By Henry Samuel
A French journalist fired for accusing the country's press of blinkered anti-Americanism during the Iraq war said yesterday he had realised the extent of French bias by reading The Telegraph.
In his book, La Guerre a Outrances - Comment la presse nous a desinformé sur l'Irak (The War of Outrages - How the press disinformed us on Iraq), M Hertoghe attacked French reporters for continually predicting that the war would end in disaster for American and British forces.
French journalists were "dreaming of an American defeat", he wrote and from the earliest days of the war predicted a "new Vietnam" or "Saddamgrad" after every American casualty.
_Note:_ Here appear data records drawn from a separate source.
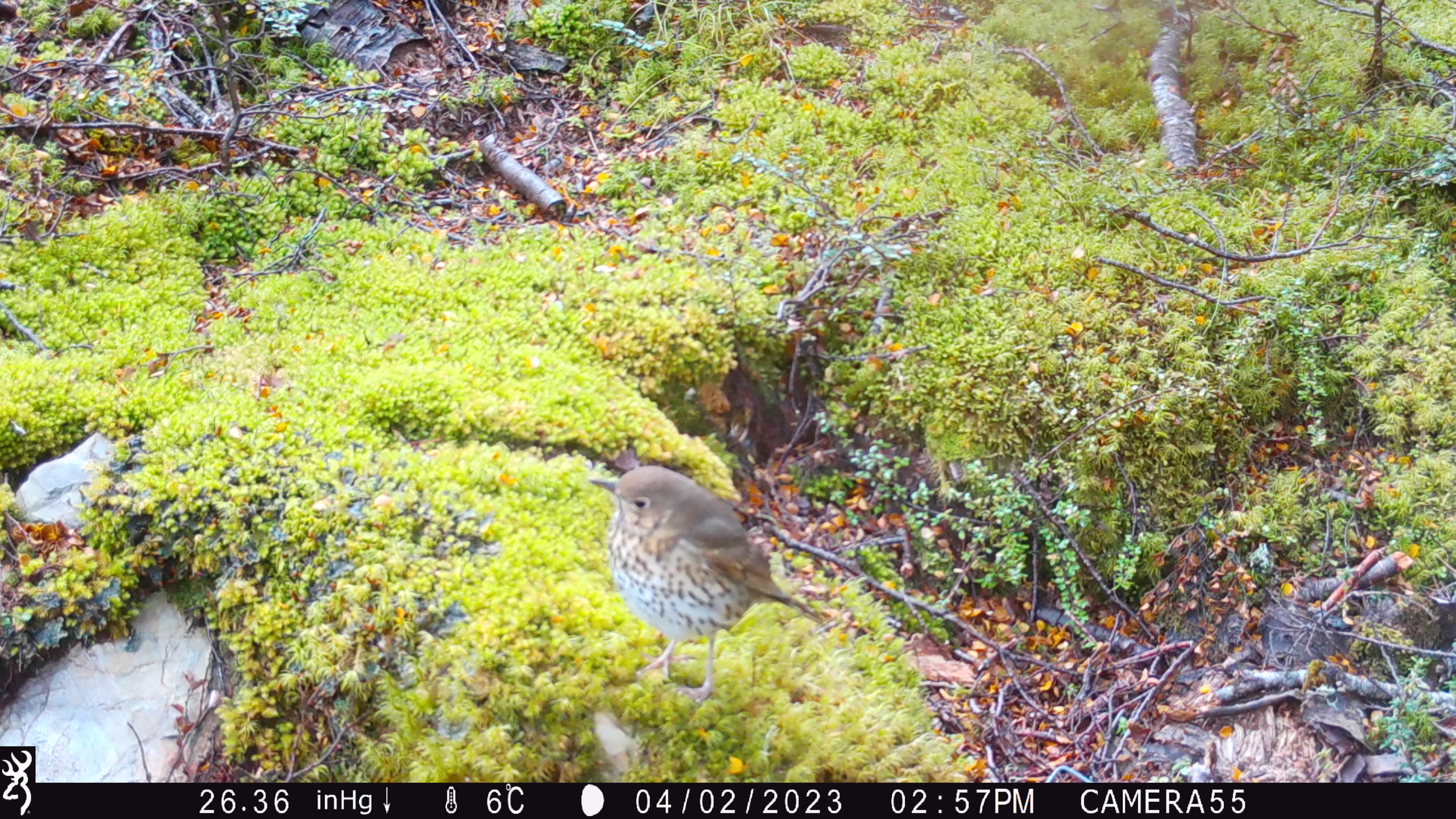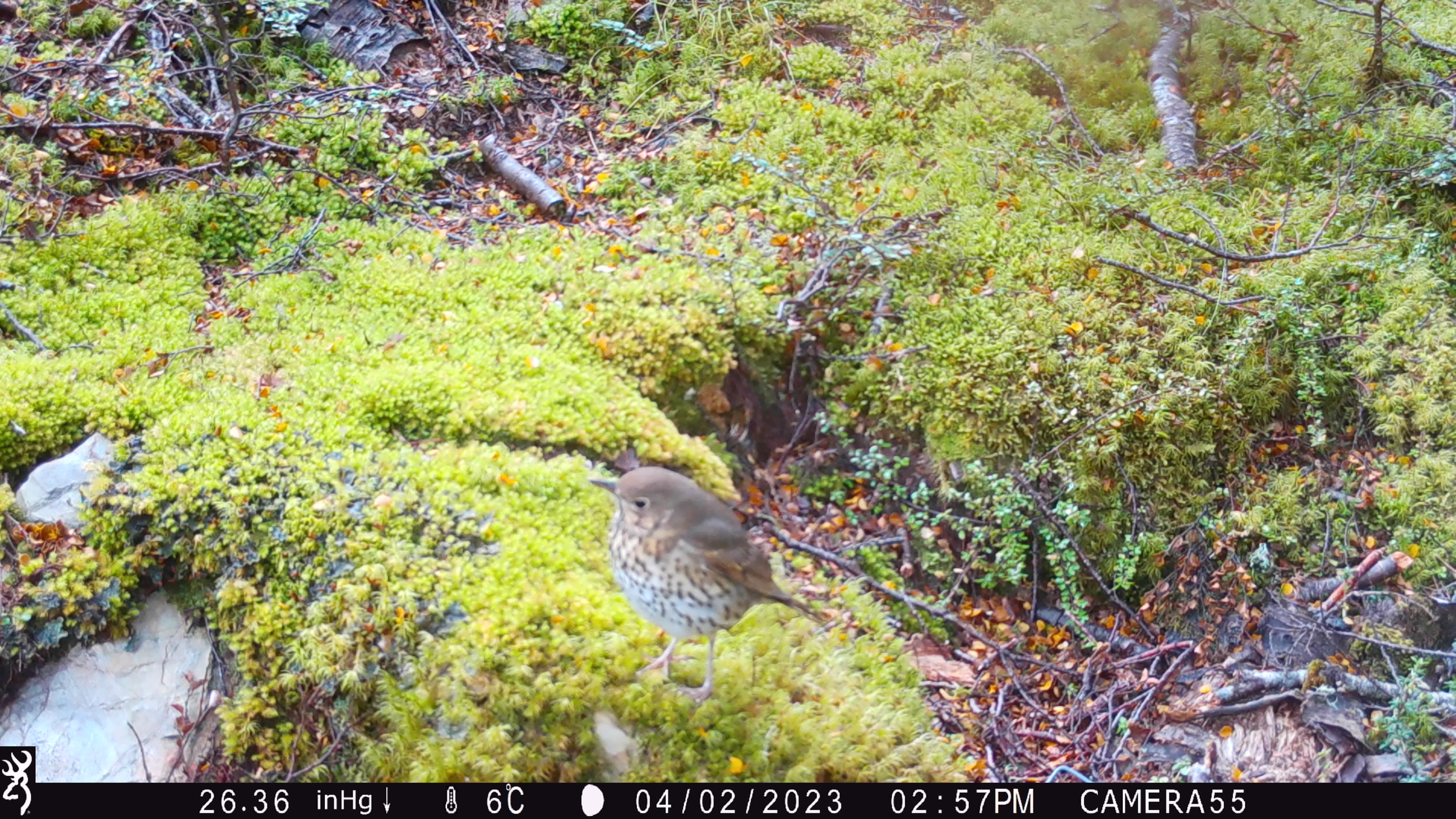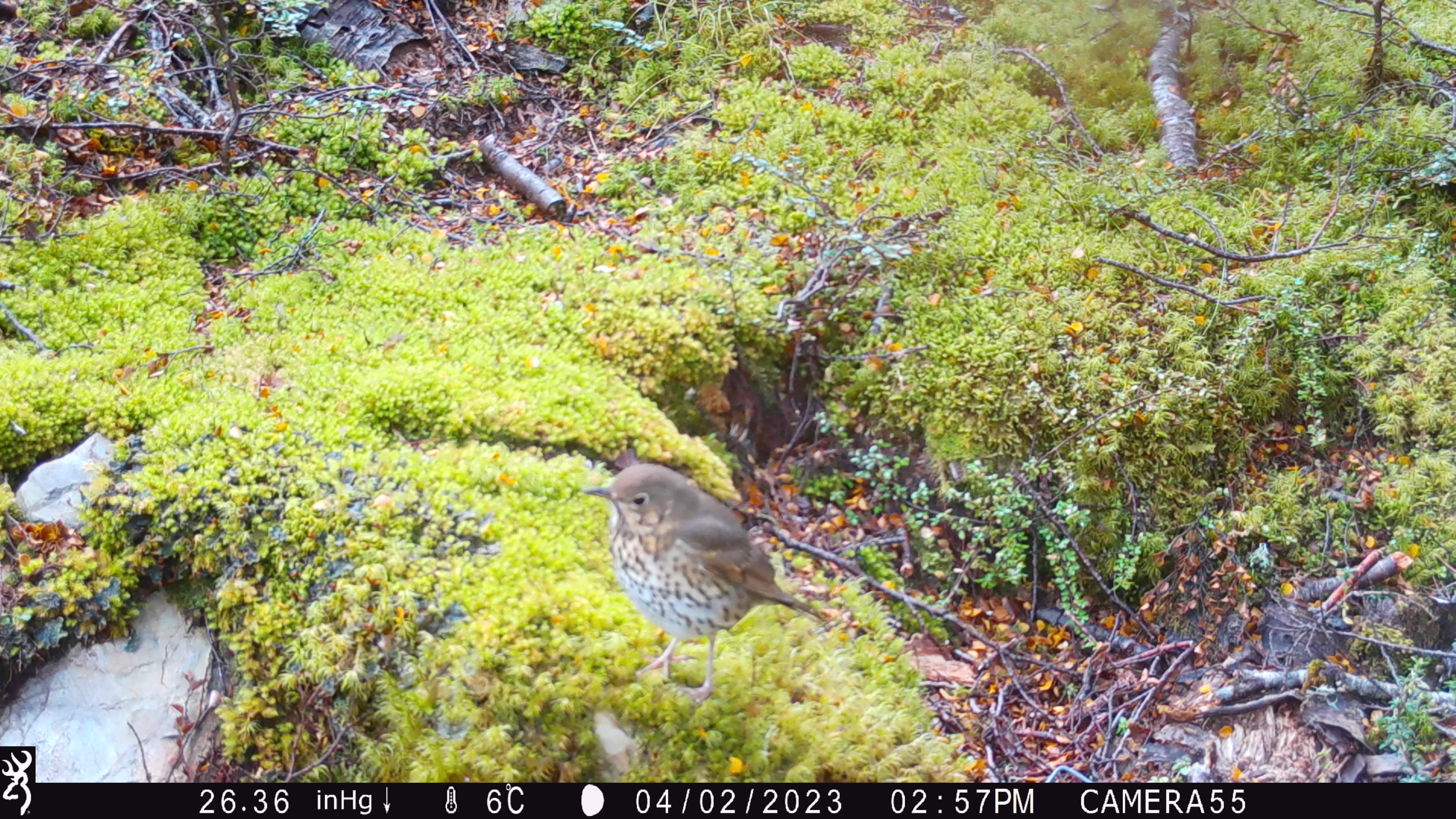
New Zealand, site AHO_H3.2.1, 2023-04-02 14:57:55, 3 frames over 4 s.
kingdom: Animalia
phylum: Chordata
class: Aves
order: Passeriformes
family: Turdidae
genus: Turdus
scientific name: Turdus philomelos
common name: song thrush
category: thrush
Thrush (song thrush) (Turdus philomelos).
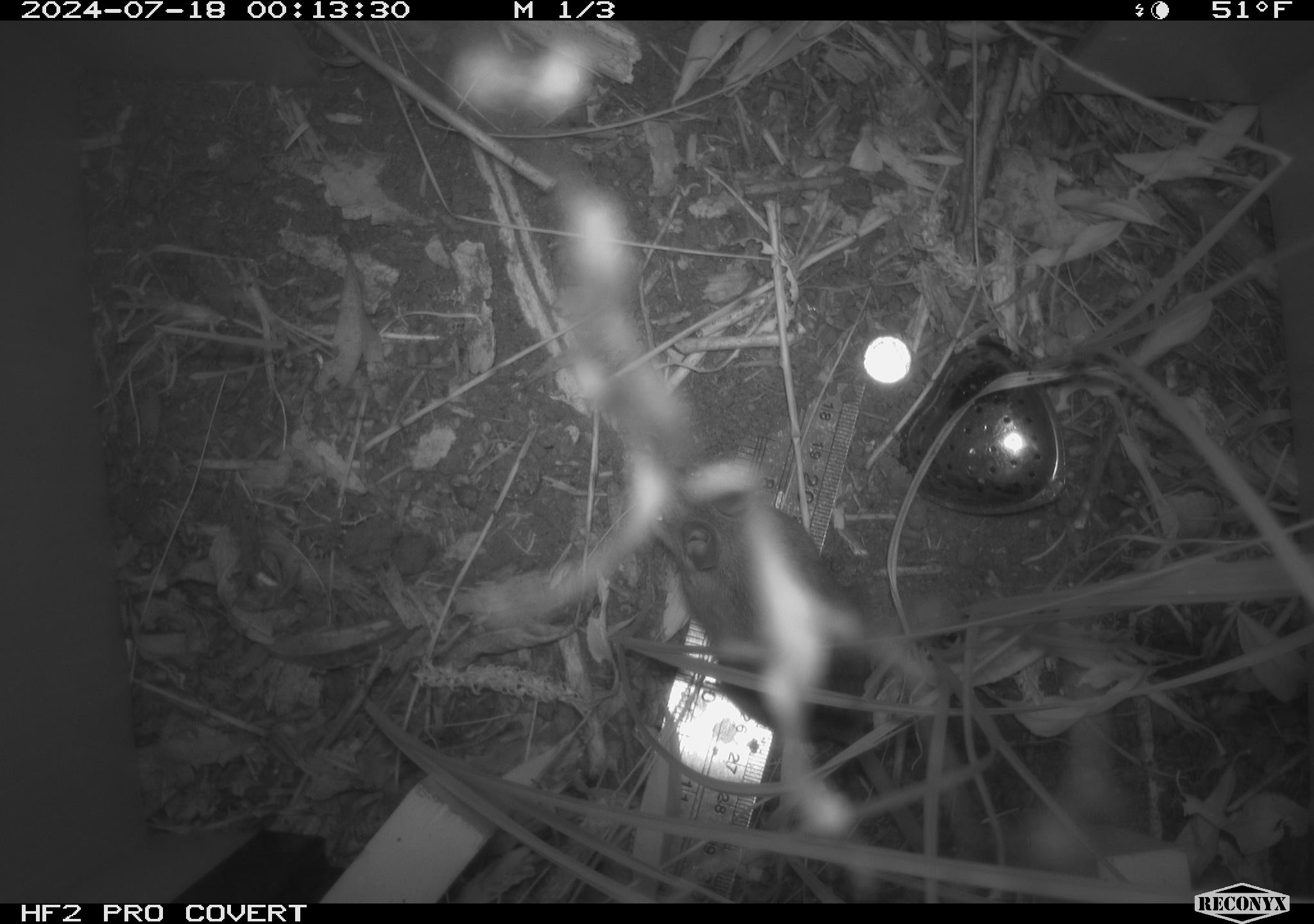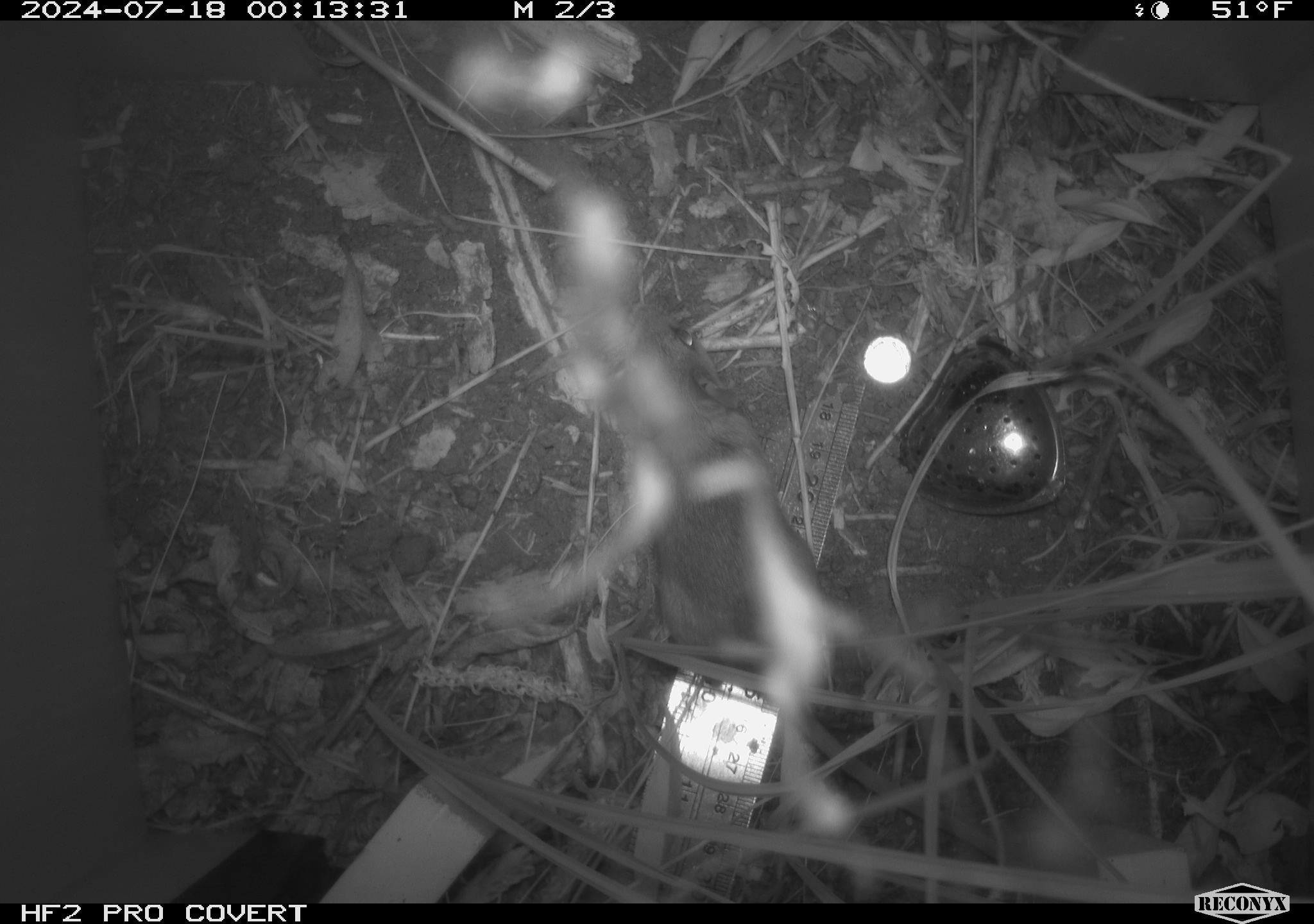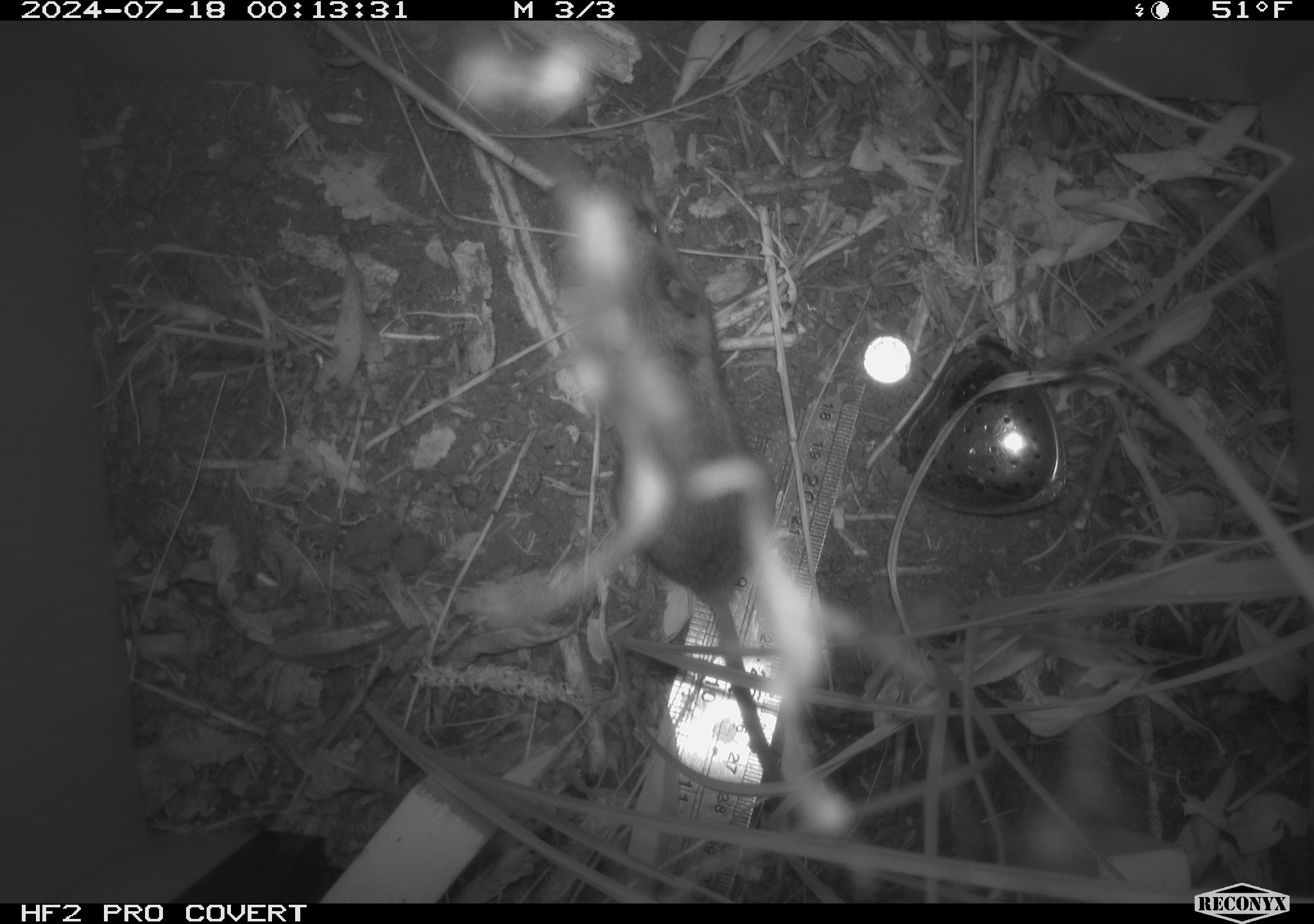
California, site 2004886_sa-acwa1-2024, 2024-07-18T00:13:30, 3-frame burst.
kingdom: Animalia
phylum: Chordata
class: Mammalia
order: Rodentia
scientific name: Rodentia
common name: mouse species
He said he realised that this pessimistic view was inaccurate by reading accounts from journalists embedded with coalition forces.
But his biggest influence was the columns written by The Daily Telegraph's Defence Editor, Sir John Keegan, whom he quotes dozens of times in the book's 200 pages.
"When you read [Sir John's] columns, you get the impression that he is describing a completely different war than the one unfolding in the French press," he said. "History has shown that his was the correct analysis."
For instance, on March 25, less than a week after the start of the allied offensive, while most French papers were giving warning of a "military quagmire", Sir John remarked that the coalition advance of 300 miles in four days was "one of the fastest advances ever achieved, surpassing that of the British liberation army in the dash from the Seine to Brussels in 1944".
M Hertoghe said: "French readers simply cannot understand how British and American forces won the war so fast."
In the book, M Hertoghe, 44, a Belgian, examined articles and editorials from his own paper, La Croix, as well as the conservative Le Figaro, centre-Left Le Monde, Left-wing Liberation and the regional paper Ouest-France.
He charges all of them with "collective misdemeanours" resulting from a mixture of journalistic and French arrogance.
M Hertoghe, the former assistant editor of La Croix's online edition, said the reasons for this failure were threefold.
He argued that, because three quarters of reports on Iraq were written from Paris, journalists were influenced by the national anti-American mood and above all hatred of President George W Bush.
Second, President Jacques Chirac's intransigence, coupled with the panache of his foreign minister, Dominique de Villepin, produced a collective sense that France had recovered its position as an international heavyweight.
Third, journalists were swayed by a misguided fraternity with any Arab state or regime that opposed Mr Bush or Tony Blair. "They knew Saddam was a bad man, but at least he would teach the Americans a lesson," said M Hertoghe.
"Reading French dailies, you are under the impression that America, apart from a handful of admirable pacifists, is full of unpleasant brainless, selfish and violent 'patriots'," he wrote. Some editorials even put Mr Bush on a par with Saddam.
M Hertoghe was fired on Dec 15 for a "loss of confidence" following the book's release. He said he received a letter from La Croix listing four points, including damaging the newspaper's reputation. He told The Telegraph yesterday that he was considering legal action for wrongful dismissal.
Despite rave reviews in Belgium, the book hardly raised an eyebrow in France.
Daniel Schneidermann, recently fired by Le Monde for criticising the paper's management, lamented the lack of debate over the book.
In a column in Liberation, he described the French national press as being "in crisis" over its ability to honestly inform the public.